2

Is there anyway I can select nodes only contains whitespace (  ,   , 	) using xpath..

here is a example,

<doc>
    <p> </p>
    <p>   </p>
    <p>         </p>
    <p>text</p>
    <p> text</p>
    <p> text</p>
</doc>

I need to select the first 3 <p> nodes which only contains whitespace elements

sanjay
  • 1,020
  • 1
  • 16
  • 38

4 Answers4

2

You need to apply translate and check length of such nodes which only contains spaces.

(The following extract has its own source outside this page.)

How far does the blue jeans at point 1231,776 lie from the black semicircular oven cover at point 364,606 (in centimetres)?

Demo for you : http://xsltransform.net/ejivdHb/22

So, try following

<xsl:stylesheet version="1.0" 
xmlns:xsl="http://www.w3.org/1999/XSL/Transform"
xmlns:ns1="http://locomotive/bypass/docx" >
<xsl:output method="xml" version="1.0" encoding="UTF-8" indent="yes"/>
<xsl:strip-space elements="*"/>

<!-- identity transform -->
<xsl:template match="node()">
    <xsl:copy>
        <xsl:apply-templates select="node()"/>
    </xsl:copy>
</xsl:template>

<xsl:template match="p">
       <!-- Select only node with white spaces -->
       <xsl:if test="string-length(translate(., ' &#9;&#xA;&#xD;','')) = 0">
          <xsl:copy-of select="." />      
       </xsl:if>

</xsl:template>

</xsl:stylesheet>
ScanQR
  • 3,740
  • 1
  • 13
  • 30
2

To select p nodes that are not empty, but contain only whitespace characters, use:

/doc/p[string() and not(normalize-space())]

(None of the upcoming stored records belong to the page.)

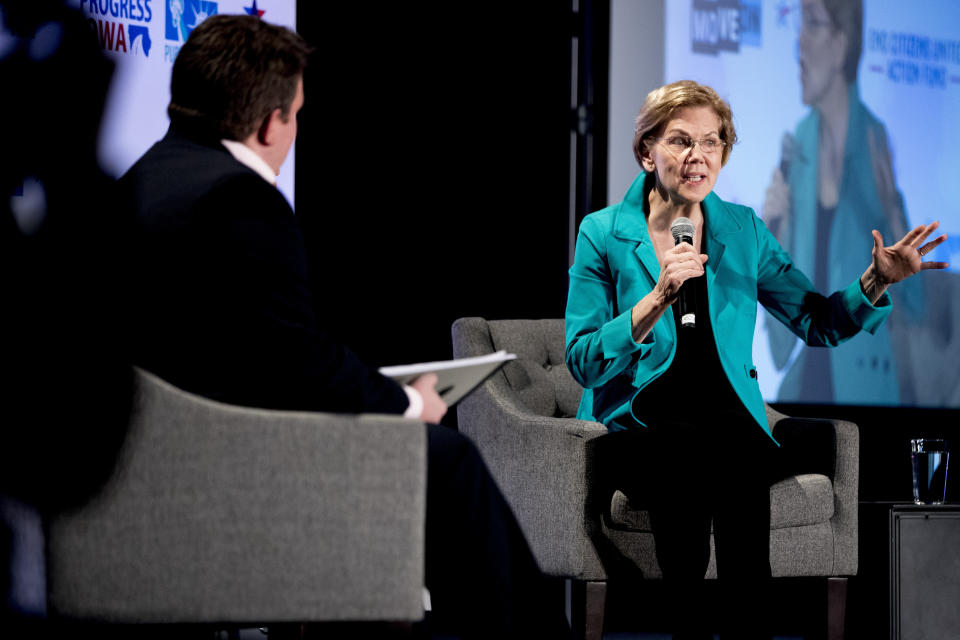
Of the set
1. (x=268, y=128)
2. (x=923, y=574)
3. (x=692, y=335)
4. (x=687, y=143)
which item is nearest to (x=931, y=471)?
(x=923, y=574)

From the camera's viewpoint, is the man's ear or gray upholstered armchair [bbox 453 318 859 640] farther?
gray upholstered armchair [bbox 453 318 859 640]

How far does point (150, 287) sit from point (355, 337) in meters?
2.00

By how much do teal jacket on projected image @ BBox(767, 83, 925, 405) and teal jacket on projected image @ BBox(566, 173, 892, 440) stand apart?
1031 mm

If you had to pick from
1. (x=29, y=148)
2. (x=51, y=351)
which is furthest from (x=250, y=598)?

For example, the following stylesheet:

XSLT 1.0

<xsl:stylesheet version="1.0" 
xmlns:xsl="http://www.w3.org/1999/XSL/Transform">
<xsl:output method="xml" version="1.0" encoding="UTF-8" indent="yes"/>

<xsl:template match="/doc">
    <xsl:copy>
        <xsl:copy-of select="p[string() and not(normalize-space())]"/>
    </xsl:copy>
</xsl:template>

</xsl:stylesheet>

when applied to the following example input:

XML

<doc>
    <p/>
    <p> </p>
    <p>   </p>
    <p>         </p>
    <p>text</p>
    <p> text</p>
    <p> text</p>
</doc>

will return:

Result

<?xml version="1.0" encoding="UTF-8"?>
<doc>
   <p> </p>
   <p>   </p>
   <p>         </p>
</doc>
michael.hor257k
  • 113,275
  • 6
  • 33
  • 51
2

Note that the normal XML definition of whitespace does NOT include the NBSP character (xA0).

To select nodes that contain one or more whitespace characters, and nothing else, where whitespace means x9, xa, xd, x20, and xa0, you can do (in XPath 2.0)

select="//*[matches(., '[&#x9;&#xa;&#xd; &#xa0;]+')]"

Alternatively you might consider

select="//*[matches(., '[\p{Z}]+')]"

which matches many other space-like characters such as em-space, en-space, thin-space, hair-space, ideographic space, etc.

Michael Kay
  • 156,231
  • 11
  • 92
  • 164
-1

You can use following xpath to only select nodes that contain white spaces:

//*[normalize-space(text())='']
Mahipal
  • 900
  • 1
  • 5
  • 7